When you don't put the () in, the precendence can get confusing
and you arbitrarily prevent the first arg to start with a "("
(otherwise it will treat that "(" as what starts the argument
list).

Why do people feel the need to drop the ()? I didn't like it
in Perl and I don't like it in Ruby. Do people just want
something that is kind of like shell syntax?

Less typing, uniform access, etc. Good news is that if one does
want to use parens, one is welcome to not do so.

E
 
A

Austin Ziegler

I wish Ruby didn't make the () optional when passing args
(probably from Perl which wanted to be like shells/tcl/lisp where
command/function and arguments are space separated).
=20
When you don't put the () in, the precendence can get confusing
and you arbitrarily prevent the first arg to start with a "("
(otherwise it will treat that "(" as what starts the argument
list).
=20
Why do people feel the need to drop the ()? I didn't like it in
Perl and I don't like it in Ruby. Do people just want something
that is kind of like shell syntax?

I use it in PDF::Writer because it makes certain parts feel more
like a DSL (domain specific language) than a program.

When I release this (later this week, I *hope*), it'll be visible in
the quickref code.

-austin
--=20
Austin Ziegler * (e-mail address removed)
* Alternate: (e-mail address removed)
 
J

Jamis Buck

I use it in PDF::Writer because it makes certain parts feel more
like a DSL (domain specific language) than a program.

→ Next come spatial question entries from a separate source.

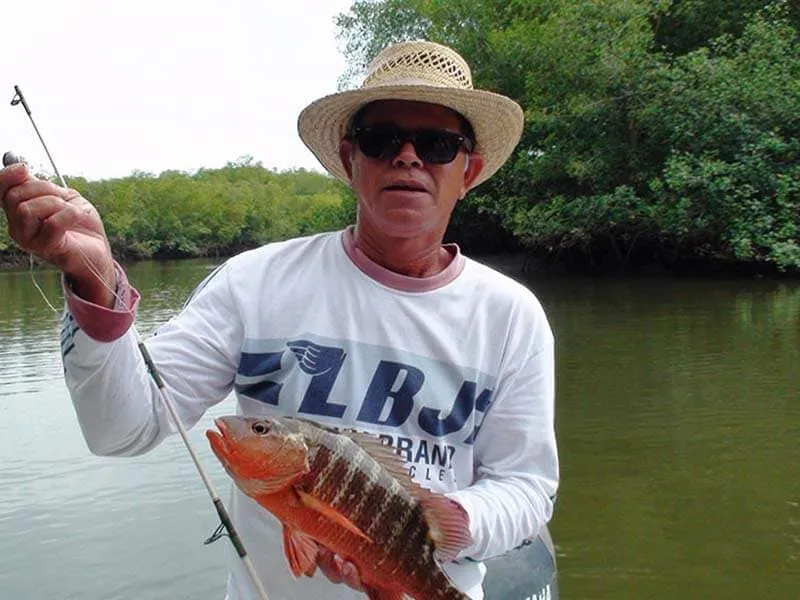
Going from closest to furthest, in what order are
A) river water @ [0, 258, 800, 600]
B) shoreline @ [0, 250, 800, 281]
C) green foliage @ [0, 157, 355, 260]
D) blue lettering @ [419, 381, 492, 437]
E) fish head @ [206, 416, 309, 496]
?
fish head @ [206, 416, 309, 496] < blue lettering @ [419, 381, 492, 437] < river water @ [0, 258, 800, 600] < shoreline @ [0, 250, 800, 281] < green foliage @ [0, 157, 355, 260]

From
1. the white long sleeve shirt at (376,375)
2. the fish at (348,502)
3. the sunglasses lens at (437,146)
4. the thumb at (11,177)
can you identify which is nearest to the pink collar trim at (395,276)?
the white long sleeve shirt at (376,375)

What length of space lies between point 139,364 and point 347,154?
88 centimetres

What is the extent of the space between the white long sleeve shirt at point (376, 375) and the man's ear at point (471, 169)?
1.22 ft

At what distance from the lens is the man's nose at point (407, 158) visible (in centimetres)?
199

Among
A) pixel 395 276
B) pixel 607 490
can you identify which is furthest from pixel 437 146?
pixel 607 490

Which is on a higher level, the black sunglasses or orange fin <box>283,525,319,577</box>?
the black sunglasses

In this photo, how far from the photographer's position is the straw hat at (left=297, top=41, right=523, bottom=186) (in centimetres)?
208

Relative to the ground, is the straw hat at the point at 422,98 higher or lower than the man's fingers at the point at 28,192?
higher

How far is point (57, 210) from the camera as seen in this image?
4.97 feet

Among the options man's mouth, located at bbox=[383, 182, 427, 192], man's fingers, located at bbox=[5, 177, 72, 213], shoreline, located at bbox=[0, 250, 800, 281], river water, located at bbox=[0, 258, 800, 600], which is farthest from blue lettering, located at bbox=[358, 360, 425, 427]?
shoreline, located at bbox=[0, 250, 800, 281]

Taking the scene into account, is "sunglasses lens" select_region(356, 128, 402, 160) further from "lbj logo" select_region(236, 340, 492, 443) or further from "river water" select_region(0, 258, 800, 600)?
"river water" select_region(0, 258, 800, 600)

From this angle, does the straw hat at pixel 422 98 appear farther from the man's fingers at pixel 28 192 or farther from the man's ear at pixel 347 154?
the man's fingers at pixel 28 192

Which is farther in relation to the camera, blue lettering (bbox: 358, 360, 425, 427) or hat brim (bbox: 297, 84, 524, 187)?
hat brim (bbox: 297, 84, 524, 187)

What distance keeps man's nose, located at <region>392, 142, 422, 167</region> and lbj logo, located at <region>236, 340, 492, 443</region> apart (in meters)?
0.47
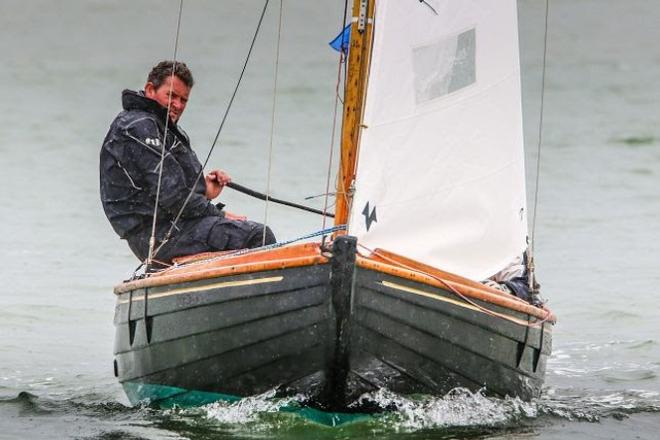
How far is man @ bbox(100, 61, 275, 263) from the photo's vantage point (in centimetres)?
898

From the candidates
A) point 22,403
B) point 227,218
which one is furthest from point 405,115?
point 22,403

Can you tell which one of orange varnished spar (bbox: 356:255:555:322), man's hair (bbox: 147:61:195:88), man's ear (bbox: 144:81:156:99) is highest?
man's hair (bbox: 147:61:195:88)

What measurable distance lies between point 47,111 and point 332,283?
66.6ft

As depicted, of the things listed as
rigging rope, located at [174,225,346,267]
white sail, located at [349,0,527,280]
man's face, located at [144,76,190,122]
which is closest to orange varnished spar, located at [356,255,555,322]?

And that is _precisely_ why I like the technique as well. It is
wonderful for making a Ruby program read (more or less) like a domain
document. And when ambiguity raises its ugly head, I can always throw
in the parens to disambiguate.

But as someone else pointed out, if you don't like it, no one is
forcing you to drop the parens in your own programs. Choose the
technique that works best for you.

- Jamis
 
C

Charles Hixson

ES said:
Less typing, uniform access, etc. Good news is that if one does
want to use parens, one is welcome to not do so.

E
Uniform access could have been achieved if only () was made optional.
(A good choice in my mind.) OTOH, I'm not that happy with optional
parenthesis where the parameters are required. To me that feels like a
bad design choice. (And with some type faces the difference between
(stuff) and {stuff} isn't all that obvious. But that's a font
problem...mainly.)
 
E

Eric Mahurin

--- Jamis Buck said:
And that is _precisely_ why I like the technique as well. It
is
wonderful for making a Ruby program read (more or less) like
a domain
document. And when ambiguity raises its ugly head, I can
always throw
in the parens to disambiguate.

But as someone else pointed out, if you don't like it, no one
is
forcing you to drop the parens in your own programs. Choose
the
technique that works best for you.

When I first starting using Perl (v4) I thought it was neat
that I didn't need the parens, but then I got burned a few
times when I needed parens in the first arg. Then I realized
what an ugly hack at in the syntax this was. This was a bad
thing that was brought over from perl. Consider the following
method calls:

1. f a , b # OK
2. f a , (b) # OK
3. f (a)+0, b # *** now (a) looks like the args to f***
4. f 0+(a), b # putting in the 0+ prevented the problem above

The problem is if you start with #1, you may eventually need
for the the first arg to be some expression and you run into
#3.

For comparision here ways that some languages make
function/method/procedure/command calls:

function/method/procedure/command: f
arguments: a, b

`f a b` shells (bash also supports "$(f a b)")
[f a b] tcl
(f a b) lisp
f(a,b) most other languages including perl and ruby
f a,b alternate for perl and ruby

The problem is that perl/ruby support both of the last 2 forms.
This results in ambiguity if you are trying to use the last
form, but need argument "a" to start with a "(". The () form
wins the ambiguity in this case. The "f a,b" form could have
worked more cleanly if the "f(a,b)" form wasn't supported
(you'd have to group with "(f a,b)"). But since perl/ruby
supports both and the f(a,b) form wins ambiguities, the f a,b
form looks to work inconsistently. On top of that you have to
think about precedence more closely (what started this thread).

just my 2 cents.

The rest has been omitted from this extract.